Level 2+ Foundation:
Level 2+ has not only served a vital role as a revenue generator for AV software suppliers in recent years, but it has also given AV software developers access to mass volumes of data generated by passenger vehicles in operation that feature their Level 2+ software. This has been essential in refining algorithms for perception and path planning, building crowd-sourced maps, securing evidence for superhuman safety, etc., all of which has become the key foundation for a successful Level 4 rollout. This has been a cornerstone of Momenta’s strategy since its founding, which it refers to as its “flywheel” approach.
Passenger Vehicle Traction:
A secondary advantage of a Level 2+ approach has been to forge deeper relationships between AV software developers and passenger vehicle OEMs. The progress of AV development in the past 5 years has had the effect of narrowing the hardware specifications of Level 2+ passenger vehicles and Level 4 robotaxis, with a common platform between both implementations, which is supplemented with redundancy in the form of tertiary sensors (typically Light Detection and Ranging (LiDAR) and some imaging radar) for unsupervised robotaxi deployments. As a result, AV software developers that have proven traction for Level 2+ implementations with passenger vehicle OEMs have a strong foundation with which to approach robotaxi operators, minimizing the additional engineering work that the ride-hailing operator might have to undertake to adapt the vehicle for its robotaxi applications. As Grab made clear in its announcement of the Momenta partnership:
Globally, the large-scale deployment of autonomous driving technology services has long been constrained by high costs of vehicle modification and hardware integration. Through deep cooperation with leading automakers, Momenta has integrated L4-level autonomous driving capabilities into mass-produced vehicle models, enabling an autonomous driving technology solution that can be deployed without costly post-production modifications.
Uber’s selection of the NVIDIA Hyperion 10 platform gave it access to multiple OEMs as manufacturing partners, which had already begun development with the Hyperion platform for passenger vehicle deployments.

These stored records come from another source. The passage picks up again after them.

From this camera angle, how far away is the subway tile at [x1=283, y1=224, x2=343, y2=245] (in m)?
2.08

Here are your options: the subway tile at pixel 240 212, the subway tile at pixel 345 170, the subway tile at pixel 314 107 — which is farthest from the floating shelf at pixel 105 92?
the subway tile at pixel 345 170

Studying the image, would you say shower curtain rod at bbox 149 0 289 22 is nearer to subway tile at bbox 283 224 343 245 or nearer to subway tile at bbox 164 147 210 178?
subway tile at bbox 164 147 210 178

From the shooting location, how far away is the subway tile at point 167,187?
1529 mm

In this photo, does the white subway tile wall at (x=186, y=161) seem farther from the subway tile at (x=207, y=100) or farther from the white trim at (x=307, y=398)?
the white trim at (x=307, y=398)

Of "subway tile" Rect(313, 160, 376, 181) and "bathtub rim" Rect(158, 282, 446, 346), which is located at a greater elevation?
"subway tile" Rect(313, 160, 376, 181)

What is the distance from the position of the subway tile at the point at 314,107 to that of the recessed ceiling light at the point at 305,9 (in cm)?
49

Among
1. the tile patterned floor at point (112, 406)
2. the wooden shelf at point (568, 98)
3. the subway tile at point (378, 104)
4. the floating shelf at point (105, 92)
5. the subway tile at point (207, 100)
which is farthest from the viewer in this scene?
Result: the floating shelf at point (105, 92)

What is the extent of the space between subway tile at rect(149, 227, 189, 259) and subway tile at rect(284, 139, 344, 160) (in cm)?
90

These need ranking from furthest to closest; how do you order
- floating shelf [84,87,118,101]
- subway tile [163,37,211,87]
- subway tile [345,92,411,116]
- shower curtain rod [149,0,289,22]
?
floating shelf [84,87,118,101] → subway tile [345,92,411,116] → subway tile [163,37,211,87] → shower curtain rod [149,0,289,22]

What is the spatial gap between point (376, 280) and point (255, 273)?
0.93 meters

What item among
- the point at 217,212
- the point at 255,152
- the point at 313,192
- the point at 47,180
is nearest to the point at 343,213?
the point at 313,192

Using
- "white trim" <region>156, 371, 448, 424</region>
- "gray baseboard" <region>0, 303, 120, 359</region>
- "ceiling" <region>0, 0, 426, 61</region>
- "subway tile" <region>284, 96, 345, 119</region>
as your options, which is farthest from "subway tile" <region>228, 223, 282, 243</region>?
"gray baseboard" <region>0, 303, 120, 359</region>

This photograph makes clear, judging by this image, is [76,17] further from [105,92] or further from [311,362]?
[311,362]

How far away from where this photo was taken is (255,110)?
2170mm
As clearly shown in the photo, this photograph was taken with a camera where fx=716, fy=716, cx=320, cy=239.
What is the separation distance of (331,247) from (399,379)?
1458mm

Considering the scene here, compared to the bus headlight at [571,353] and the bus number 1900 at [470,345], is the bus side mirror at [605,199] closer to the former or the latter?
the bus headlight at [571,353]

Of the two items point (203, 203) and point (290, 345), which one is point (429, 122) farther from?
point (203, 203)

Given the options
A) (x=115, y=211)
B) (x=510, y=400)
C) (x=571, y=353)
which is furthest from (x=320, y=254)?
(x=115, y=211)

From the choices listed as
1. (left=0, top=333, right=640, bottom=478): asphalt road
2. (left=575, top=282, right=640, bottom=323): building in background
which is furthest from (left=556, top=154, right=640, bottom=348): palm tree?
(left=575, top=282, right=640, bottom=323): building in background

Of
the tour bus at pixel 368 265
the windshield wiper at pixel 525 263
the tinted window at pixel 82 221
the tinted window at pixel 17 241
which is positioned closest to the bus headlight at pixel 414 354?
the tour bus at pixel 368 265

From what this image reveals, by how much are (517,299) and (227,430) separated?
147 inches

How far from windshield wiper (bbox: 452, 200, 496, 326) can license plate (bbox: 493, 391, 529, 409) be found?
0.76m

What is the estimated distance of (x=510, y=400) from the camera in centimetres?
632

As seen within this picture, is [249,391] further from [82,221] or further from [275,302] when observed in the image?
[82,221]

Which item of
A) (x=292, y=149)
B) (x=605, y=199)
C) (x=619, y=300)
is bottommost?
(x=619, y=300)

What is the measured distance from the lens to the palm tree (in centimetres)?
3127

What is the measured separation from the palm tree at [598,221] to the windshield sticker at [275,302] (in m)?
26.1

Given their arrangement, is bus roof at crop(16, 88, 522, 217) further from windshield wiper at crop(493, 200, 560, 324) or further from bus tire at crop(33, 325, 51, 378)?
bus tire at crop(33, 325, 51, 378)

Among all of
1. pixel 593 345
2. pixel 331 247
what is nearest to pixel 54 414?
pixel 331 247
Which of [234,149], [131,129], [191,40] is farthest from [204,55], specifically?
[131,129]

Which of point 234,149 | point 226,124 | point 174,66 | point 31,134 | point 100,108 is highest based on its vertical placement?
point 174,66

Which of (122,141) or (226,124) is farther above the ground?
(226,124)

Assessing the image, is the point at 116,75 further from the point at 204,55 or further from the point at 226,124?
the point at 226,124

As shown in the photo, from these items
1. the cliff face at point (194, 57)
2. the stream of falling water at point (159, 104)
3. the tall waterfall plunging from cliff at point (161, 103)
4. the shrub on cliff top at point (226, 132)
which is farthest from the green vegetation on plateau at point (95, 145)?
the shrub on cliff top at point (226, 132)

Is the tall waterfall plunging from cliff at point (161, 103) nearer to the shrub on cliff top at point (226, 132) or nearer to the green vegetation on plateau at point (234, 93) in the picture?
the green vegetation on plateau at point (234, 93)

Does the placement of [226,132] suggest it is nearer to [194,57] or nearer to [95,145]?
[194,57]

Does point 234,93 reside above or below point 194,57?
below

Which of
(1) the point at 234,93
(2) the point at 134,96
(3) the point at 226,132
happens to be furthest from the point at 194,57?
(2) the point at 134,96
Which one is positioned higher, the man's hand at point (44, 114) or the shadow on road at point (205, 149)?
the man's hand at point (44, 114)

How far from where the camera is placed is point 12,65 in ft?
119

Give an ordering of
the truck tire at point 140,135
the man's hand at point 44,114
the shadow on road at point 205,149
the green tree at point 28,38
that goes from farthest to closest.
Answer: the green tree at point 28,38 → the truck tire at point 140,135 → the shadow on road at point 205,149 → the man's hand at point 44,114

Furthermore, Mobileye’s close relationship with multiple Volkswagen brands has made it easy for Uber in the United States and Ruter in Europe to deploy Mobileye’s Drive platform with Volkswagen MOIA enabling factory line installation of the key enabling technologies. It is clear, therefore, that AV developers wishing to gain more traction in the robotaxi space must, in fact, prioritize traction in the passenger vehicle space, leveraging the manufacturing capability of OEM partners to reduce the cost of entry to driverless operation for would-be ride-hailing customers.
Scalability:
Southeast Asia is a highly diverse region, with a variety of driving cultures, regulations, common practices, and styles. Momenta’s focus on end-to-end AI is appealing to any ride-hailing operator wanting to quickly scale and transplant success in one country into parallel markets.